Friday, June 24, 2011

Mean and standard deviation of the distances between letters

The following table shows is computed by calculating the distance between occurrences of letters in Jane Austen's Pride and Prejudice (for example, the distance between e's in the sentence "Hello, my name is Jeremy" is 9 and 2; all punctuation and spaces are ignored).

LetterMeanStandard Deviation
e7.76.3
t11.510.0
a12.911.1
o13.312.0
i14.212.3
n14.212.5
h16.014.2
s16.315.6
r16.514.4
d24.122.2
l25.025.9
u35.634.5
m36.535.1
c39.239.2
y42.342.3
w43.941.9
f44.643.9
g52.850.4
b58.955.6
p63.568.3
v94.492.0
k165.1172.8
j569.2638.9
z582.8834.4
x635.0669.6
q859.4873.9

4 comments:

martijn said...

I take it this is quite useful for cracking simple codes. Did you try other works?

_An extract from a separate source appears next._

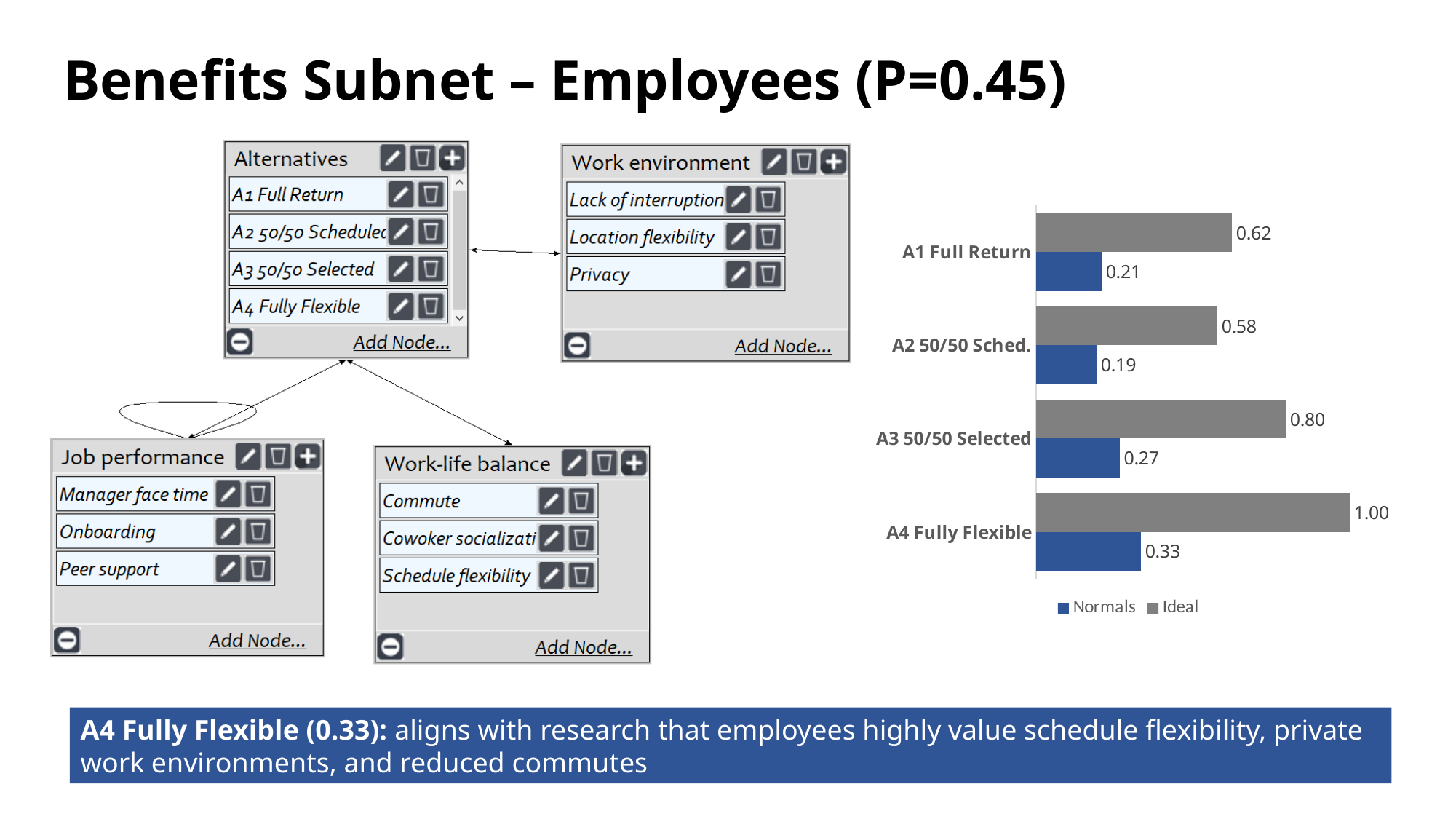
Which is larger, the Normals value for A1 Full Return or for A2 50/50 Sched.? A1 Full Return Which colour represents the Ideal series in the chart? Grey How many alternatives are shown on the bar chart? 4 Which alternative has the lowest Ideal value? A2 50/50 Sched. What is the Ideal value for A2 50/50 Sched.? 0.58 How many series does the chart legend list? 2 What is the Ideal value for A4 Fully Flexible? 1.00 What is the Normals value for A1 Full Return? 0.21 What is the Normals value for A3 50/50 Selected? 0.27 What is the difference between the Ideal values for A4 Fully Flexible and A3 50/50 Selected? 0.20 What kind of chart is shown on the right of the slide? Bar chart Which alternative has the highest Normals value? A4 Fully Flexible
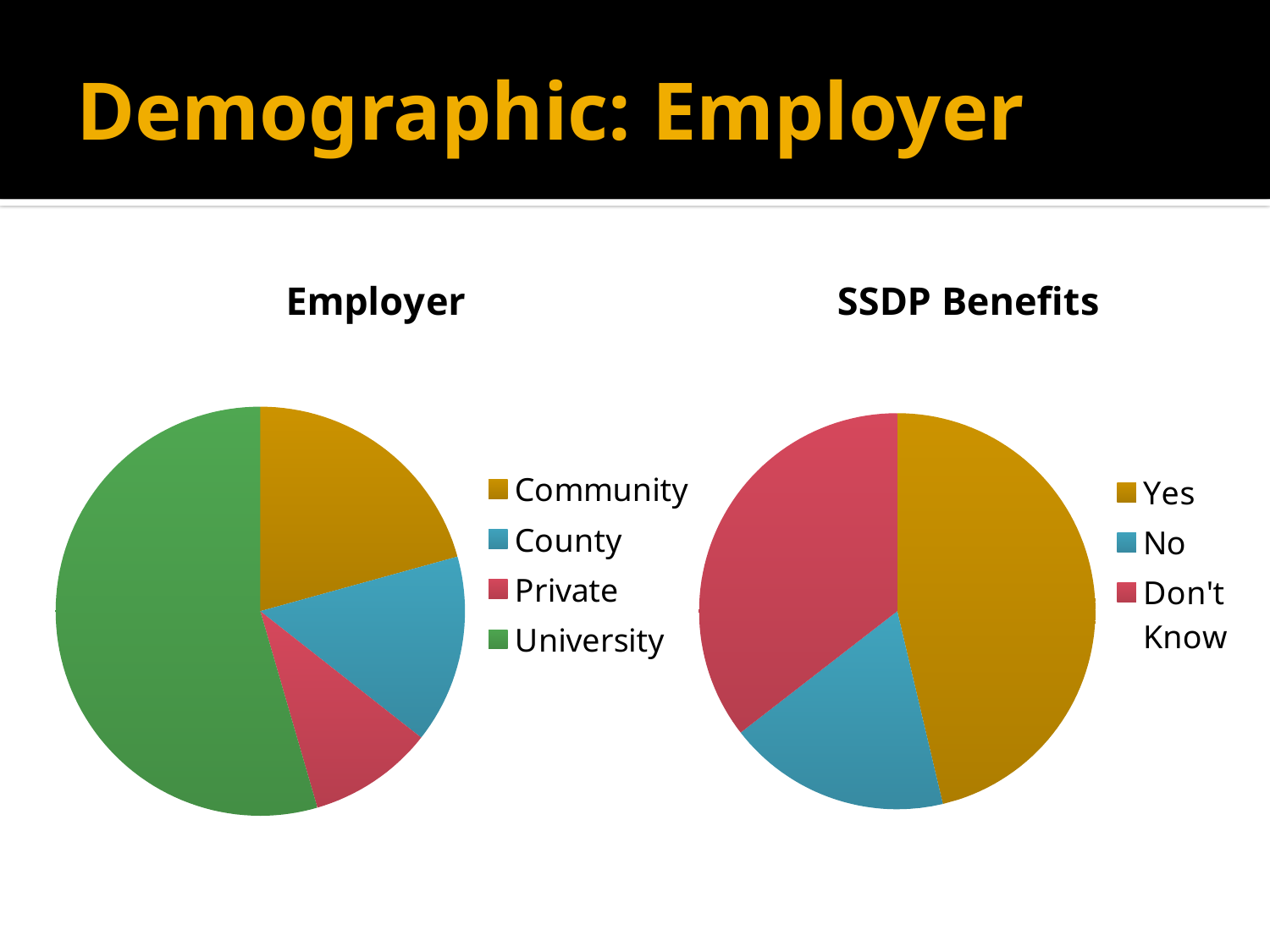
What is the title of the pie chart on the right side of the slide? SSDP Benefits In the SSDP Benefits pie chart, which category has the smallest slice? No In the Employer pie chart, which category has the smallest slice? Private How many categories does the SSDP Benefits pie chart show? 3 How many categories does the Employer pie chart show? 4 In the Employer pie chart, what colour is the University slice? green In the SSDP Benefits pie chart, which slice is larger, No or Don't Know? Don't Know What kind of chart is the Employer chart? pie chart In the SSDP Benefits pie chart, which category has the largest slice? Yes In the Employer pie chart, which slice is larger, Community or County? Community What kind of chart is the SSDP Benefits chart? pie chart In the Employer pie chart, which category has the largest slice? University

More recent ones? Non-fiction ones? Do they differ significantly? How big a sample text would you need for these numbers to approach their 'real' values?

Questions, questions...

idpage said...

Presumably there's some kind of mathematical relationship between these distances and the relative frequencies of the letters, possibly distorted by English n-graph frequencies?

RBerenguel said...

And odd post John. Why were you looking at this? Some cryptographic thing, I guess? Or just out of boredom?

Cheers,

Ruben @mostlymaths.net

sesqu said...

Those measurements seem a lot like the actual letters might fit Poisson distributions. I guess that means she has a wide vocabulary?